But in his first speech as monarch, King Charles III acknowledged his new role means it will “no longer be possible for me to give so much of my time and energies to the charities and issues for which I care so deeply”. It was a line that signalled not only his new role within the Royal Family but also an awareness of his constitutional duties as its head.
What did the papers say?
Charles “set the precedent” for his many years of environmental campaigning back in 1969, said Town & Country magazine, when the young Prince of Wales wrote to the then prime minister, Harold Wilson, about the decline of salmon stocks in Scottish rivers. “People are notoriously short-sighted when it comes to questions of wildlife,” he wrote.
The following year he made a speech warning of the dangers of pollution, telling the Countryside in 1970 conference that action must be taken against the “horrifying effects of pollution in all its cancerous forms”.
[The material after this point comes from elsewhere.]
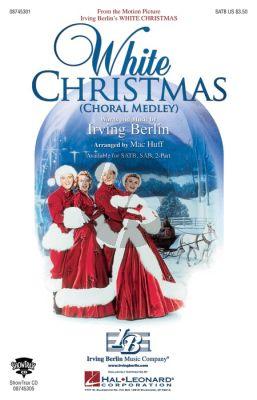 Berlin White Christmas (Choral Medley) SATB (arr. Mac Huff)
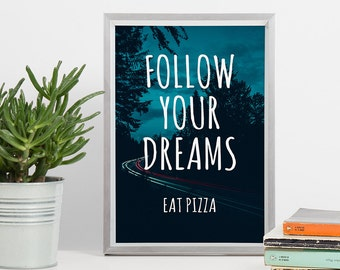 Follow Your Dream Printable Art - Eat Pizza - DIN A4 Blue 8x10 - Typography Print, Positive Quote, Kitchen Art Print, Funny Motivation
He would later reflect that it was a speech for which he was branded “rather dotty”, as he said in an interview for his Sustainable Markets Initiative in 2020. The project, which aimed to encourage the private sector to accelerate its efforts to build a sustainable future, was just one of many environmental projects Charles undertook as Prince of Wales.
It was for his environmental credentials that he was “deployed as a not-so-secret weapon” at the Cop26 climate summit in 2021. It was hoped that his “personal relationship” with India’s prime minister, Narendra Modi, would “help persuade one of the world’s largest polluters to agree to the phasing out of coal”, said Sky News.
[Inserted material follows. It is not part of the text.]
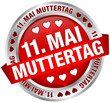 """Button Banner """"11. Mai Muttertag"""" rot/silber"""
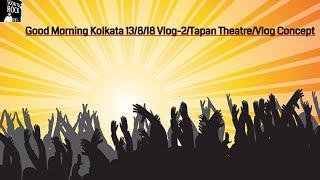 Tapan Theatre || Good Morning Kolkata 13 Aug 2018 Vlog-2||Niranjan Chatterjee City of Joy Kolkata||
Ultimately, the Glasgow summit urged countries to “phase down” coal use rather than phase out unabated coal use, a result that was “far from perfect, but better than nothing, and partly thanks to Charles”, the broadcaster added.
What next?
When Charles assumed the throne, many commentators speculated that he could be the nation’s “first ‘climate king’”, said The Washington Post.
But Charles’s views on the environment are “complex”, said the paper. It described him as “both a classic environmentalist who loves nature, trees and wild animals” but also “a traditionalist who has battled against wind energy on his estate, flown around the world in a private jet and once critiqued the growth of population in the developing world”.
He represents “some of the paradoxes of a world coming to grips with climate change”, said the paper. He is a man with “extreme wealth and a significant carbon footprint speaking out against global warming” and “a political figurehead with very little real political clout”.
But as King, Charles is now subject to different rules, with the monarch “obliged to remain politically neutral”, said the BBC. But many of his friends and advisers believe he “will not cool on the issue of global warming”, said the broadcaster. It remains to be seen whether he will continue to be “so outspoken on this or any other issue”, it said.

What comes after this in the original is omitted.